Taksim Camii Hakkında Bilgi

Taksim Camisi 28 Mayıs 2021’de ibadete açıldı. Taksim’de temeli 4 yıl önce atılan ve 4 bin kişinin aynı anda ibadet edebileceği cami, mühendislik açısından da birçok yeni özelliği de barındırıyor.

Cumhurbaşkanı Recep Tayyip Erdoğan’ın teşrifleriyle yapılacak olan Taksim Camisi’nin açılış töreni, cuma namazının ardından gerçekleştirildi.

Dönemin Beyoğlu Belediye Başkanı olan Ahmet Misbah Demircan, 10 Şubat 2017’de yaptığı açıklamada projenin mimarının Şefik Birkiye ve Sur Yapı’nın sahibi Elmas ailesinin bu proje inşaatını ve bedelini karşılayarak vakfedeceğini resmen duyurmuş, Taksim Cami’nin sembolik temeli Şubat 2017’de atılsa da Anıtlar Kurulu’nun kontrollü el kazıları yaptırdığı caminin inşaatına Haziran 2017’de başlanmıştı.

Yönergeler =>
a) Taksim Camii metninde geçen tüm tarihleri, metinde yazıldıkları biçimde sıralayın.
b) Taksim Camii metninde "Taksim Camisi 28" ifadesinden başlayıp "Haziran 2017’de başlanmıştı." ifadesine kadar uzanan bölümü yeniden yazın; bu bölümde "cuma namazının" yerine "öğle namazının" kullanın.
Metnin ardından gelen liste, metinden bağımsız ayrı bir malzemedir.

Sağlanan Bilgiler =>
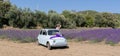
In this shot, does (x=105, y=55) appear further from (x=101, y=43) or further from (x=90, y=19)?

Görev Yanıtları =>
a)
- 28 Mayıs 2021
- 10 Şubat 2017
- Şubat 2017
- Haziran 2017

b)
Taksim Camisi 28 Mayıs 2021’de ibadete açıldı. Taksim’de temeli 4 yıl önce atılan ve 4 bin kişinin aynı anda ibadet edebileceği cami, mühendislik açısından da birçok yeni özelliği de barındırıyor.

Cumhurbaşkanı Recep Tayyip Erdoğan’ın teşrifleriyle yapılacak olan Taksim Camisi’nin açılış töreni, öğle namazının ardından gerçekleştirildi.

Dönemin Beyoğlu Belediye Başkanı olan Ahmet Misbah Demircan, 10 Şubat 2017’de yaptığı açıklamada projenin mimarının Şefik Birkiye ve Sur Yapı’nın sahibi Elmas ailesinin bu proje inşaatını ve bedelini karşılayarak vakfedeceğini resmen duyurmuş, Taksim Cami’nin sembolik temeli Şubat 2017’de atılsa da Anıtlar Kurulu’nun kontrollü el kazıları yaptırdığı caminin inşaatına Haziran 2017’de başlanmıştı.